A study of the mode and site of action of capsaicin in guinea-pig heart and rat uterus

Abstract

1. Capsaicin (CAP) has been shown to exert a selective neurotoxic effect on peptidergic primary afferent neurons. The effect of CAP on the isolated guinea-pig left auricle and papillary muscle preparations and on the isolated rat uterus was used to elucidate its mode and site of action with regard to cellular Ca²⁺ utilization. 2. In the electrically driven left auricle CAP first increased and then decreased the size of the contractions while in the electrically driven papillary muscle CAP caused only a decrease in the contractions. Electrophysiological measurements showed that the initial increase in contraction size coincided with a decrease in the upstroke velocity of the action potential. This membrane-stabilizing effect of CAP seemed also responsible for the decrease in contractile activity. 3. The positive inotropic effect of CAP on the left auricle was concentration-dependent (0.03–6.5 μM).
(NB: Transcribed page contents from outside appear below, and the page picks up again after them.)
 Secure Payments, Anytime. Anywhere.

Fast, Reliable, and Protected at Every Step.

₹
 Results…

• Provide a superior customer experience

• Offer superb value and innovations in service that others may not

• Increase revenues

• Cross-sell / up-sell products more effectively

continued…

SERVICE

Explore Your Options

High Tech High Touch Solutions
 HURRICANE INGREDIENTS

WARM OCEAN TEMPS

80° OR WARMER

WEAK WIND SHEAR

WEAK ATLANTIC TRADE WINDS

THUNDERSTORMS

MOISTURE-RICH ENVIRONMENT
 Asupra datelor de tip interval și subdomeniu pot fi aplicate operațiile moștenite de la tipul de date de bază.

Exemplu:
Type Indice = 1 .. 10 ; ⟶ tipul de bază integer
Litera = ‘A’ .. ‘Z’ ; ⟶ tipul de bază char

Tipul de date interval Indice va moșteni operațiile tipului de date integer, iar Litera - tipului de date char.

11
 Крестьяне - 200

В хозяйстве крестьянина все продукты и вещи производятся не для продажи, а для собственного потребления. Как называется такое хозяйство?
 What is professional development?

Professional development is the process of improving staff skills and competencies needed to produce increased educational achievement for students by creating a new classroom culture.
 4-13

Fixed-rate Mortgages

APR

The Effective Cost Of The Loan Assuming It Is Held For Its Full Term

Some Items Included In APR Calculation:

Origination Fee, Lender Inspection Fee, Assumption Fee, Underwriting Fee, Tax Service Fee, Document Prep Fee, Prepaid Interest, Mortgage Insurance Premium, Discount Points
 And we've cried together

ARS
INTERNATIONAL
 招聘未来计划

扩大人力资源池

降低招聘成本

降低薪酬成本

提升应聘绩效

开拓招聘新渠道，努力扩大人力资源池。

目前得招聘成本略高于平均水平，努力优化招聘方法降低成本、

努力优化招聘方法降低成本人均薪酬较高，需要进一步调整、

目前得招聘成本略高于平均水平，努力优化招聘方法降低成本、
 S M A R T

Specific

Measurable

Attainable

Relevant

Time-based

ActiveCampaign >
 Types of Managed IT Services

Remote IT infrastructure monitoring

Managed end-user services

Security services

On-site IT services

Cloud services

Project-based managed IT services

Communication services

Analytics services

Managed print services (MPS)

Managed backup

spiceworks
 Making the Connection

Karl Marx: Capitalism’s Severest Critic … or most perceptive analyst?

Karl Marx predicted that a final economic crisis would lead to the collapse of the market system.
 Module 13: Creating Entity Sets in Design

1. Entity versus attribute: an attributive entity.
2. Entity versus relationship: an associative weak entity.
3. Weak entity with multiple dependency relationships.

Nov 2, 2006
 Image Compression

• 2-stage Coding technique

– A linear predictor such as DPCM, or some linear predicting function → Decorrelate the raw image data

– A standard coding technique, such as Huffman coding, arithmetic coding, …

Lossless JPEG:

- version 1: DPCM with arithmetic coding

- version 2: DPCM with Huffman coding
The positive inotropic effect of 0.33 μM CAP was reproducible at intervals of 15 min, whereas tachyphylaxis developed at shorter intervals or higher concentrations of CAP. The percent increase in the size of contractions by 0.33 μM CAP was smaller when [Ca²⁺]_e was double but larger when 2.2 μM verapamil or 0.1 mM La³⁺ was present. The increase in contractions by 0.4–400 μM isoproterenol was greatly reduced by 0.33 μM CAP in a noncompetitive manner. The positive inotropic effect of 2.9 μM glucagon was also inhibited by 0.33 μM CAP. 4. In the isolated anoestrous rat uterus 0.03–3.3 μM CAP caused a transient inhibition of the spontaneous contractions similarly to the effect of 2.2 μM verapamil. 5. It is concluded that the positive inotropic effect of CAP in the left auricle may be due to an increase in [Ca²⁺]_i which does not result from a transmembraneous influx of Ca²⁺ but probably from a release of Ca²⁺ from stores inaccessible to either verapamil and La³⁺. The negative inotropic effect of CAP and the inhibition of the positive inotropic effects of isoproterenol and glucagon may be explained by an unspecific membrane-stabilizing effect of CAP. A membrane-stabilizing effect may also be responsible for the CAP-induced inhibition of the spontaneous contractions of the rat uterus.